Sometimes it's easy to think that advertising is the answer to everything.  And as an advertising agency owner, it'd be really easy for me to be the first to agree.

But the truth is that there are many internal, or operational, problems that not even the best ad campaign can overcome - and all health care leaders need to consider the following before insisting on waving the magic advertising wand:

  1. Never overpromise. We all know that advertising can influence behavior and buying decisions. So what happens when your ads convince consumers to try a service at your facility only to have them leave feeling underwhelmed or deceived?  They likely won't come back - and they'll be sure to tell their friends and neighbors about the experience. Make sure your ads portray the reality within your walls.
  2. Meet the demand. Once again, your ads have worked - too well it turns out.  When your potential new patient calls to make an appointment, she finds out the next appointment is available in three months.  By then, she will have gone to your competitor - for the same service you just spent money convincing her she needs. Before the ads hit, verify that there is enough capacity to handle the demand it creates.  You'll also want your media buyer to be creative so you have time to track the campaign before over-committing.
  3. Service is king. No ad campaign can overcome poor customer service.  Sure, great quality care will be enough for some patients, but in the long run your entire team - from the customer service reps to the nurses and the doctors - need to live your service promise.  Before building your next ad campaign, invest in customer service training that can truly differentiate your organization from the competition - then promote what it means to your patients.

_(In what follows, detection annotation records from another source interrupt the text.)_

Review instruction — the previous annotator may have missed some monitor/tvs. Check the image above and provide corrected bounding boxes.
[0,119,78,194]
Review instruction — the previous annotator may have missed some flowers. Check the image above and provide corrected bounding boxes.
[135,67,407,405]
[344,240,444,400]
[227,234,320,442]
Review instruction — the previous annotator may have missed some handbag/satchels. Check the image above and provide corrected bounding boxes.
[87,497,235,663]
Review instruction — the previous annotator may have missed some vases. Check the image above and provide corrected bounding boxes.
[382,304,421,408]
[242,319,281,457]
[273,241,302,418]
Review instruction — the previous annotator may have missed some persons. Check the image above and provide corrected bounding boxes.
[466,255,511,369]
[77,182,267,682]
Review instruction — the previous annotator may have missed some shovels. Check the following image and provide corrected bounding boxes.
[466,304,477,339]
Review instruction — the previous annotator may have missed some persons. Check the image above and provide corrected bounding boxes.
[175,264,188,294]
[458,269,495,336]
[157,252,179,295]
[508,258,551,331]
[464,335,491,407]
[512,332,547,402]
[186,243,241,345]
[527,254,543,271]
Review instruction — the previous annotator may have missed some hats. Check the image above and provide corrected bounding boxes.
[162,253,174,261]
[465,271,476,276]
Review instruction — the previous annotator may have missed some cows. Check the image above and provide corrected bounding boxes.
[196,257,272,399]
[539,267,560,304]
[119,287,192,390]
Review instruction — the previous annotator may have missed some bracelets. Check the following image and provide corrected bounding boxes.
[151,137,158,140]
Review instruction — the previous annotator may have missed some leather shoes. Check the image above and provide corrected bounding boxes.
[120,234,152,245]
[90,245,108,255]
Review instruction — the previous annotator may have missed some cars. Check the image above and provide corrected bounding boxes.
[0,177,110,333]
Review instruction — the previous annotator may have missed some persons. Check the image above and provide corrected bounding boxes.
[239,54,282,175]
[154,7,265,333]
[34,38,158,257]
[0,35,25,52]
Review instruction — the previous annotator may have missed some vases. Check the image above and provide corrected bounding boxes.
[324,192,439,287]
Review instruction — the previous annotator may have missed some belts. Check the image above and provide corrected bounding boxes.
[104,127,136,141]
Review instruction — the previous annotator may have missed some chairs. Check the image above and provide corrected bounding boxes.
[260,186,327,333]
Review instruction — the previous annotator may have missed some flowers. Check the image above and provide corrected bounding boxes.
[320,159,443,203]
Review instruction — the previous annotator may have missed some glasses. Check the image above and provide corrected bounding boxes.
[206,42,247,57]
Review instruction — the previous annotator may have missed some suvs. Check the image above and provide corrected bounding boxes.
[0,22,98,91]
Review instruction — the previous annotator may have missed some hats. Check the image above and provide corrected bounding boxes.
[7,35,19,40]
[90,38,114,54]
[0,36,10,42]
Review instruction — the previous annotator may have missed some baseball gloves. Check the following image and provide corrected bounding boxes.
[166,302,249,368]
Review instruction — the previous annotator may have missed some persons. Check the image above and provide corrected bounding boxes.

While advertising can help you build brand, broaden market share, increase profitability-all these essential things and more-it can't do all of the work for you. Marketing can help get consumers to call you but it can't answer the phones. It can help increase awareness and build credibility but it can't schedule appointments or set a broken arm. You get the picture.

Keep in mind that opportunities can morph into problems-if they aren't handled correctly. That's why it's important. Scratch that. That's why it's imperative to have everyone on your staff up-to-speed, onboard and prepared to live up to the service levels and expectations your marketing promotes.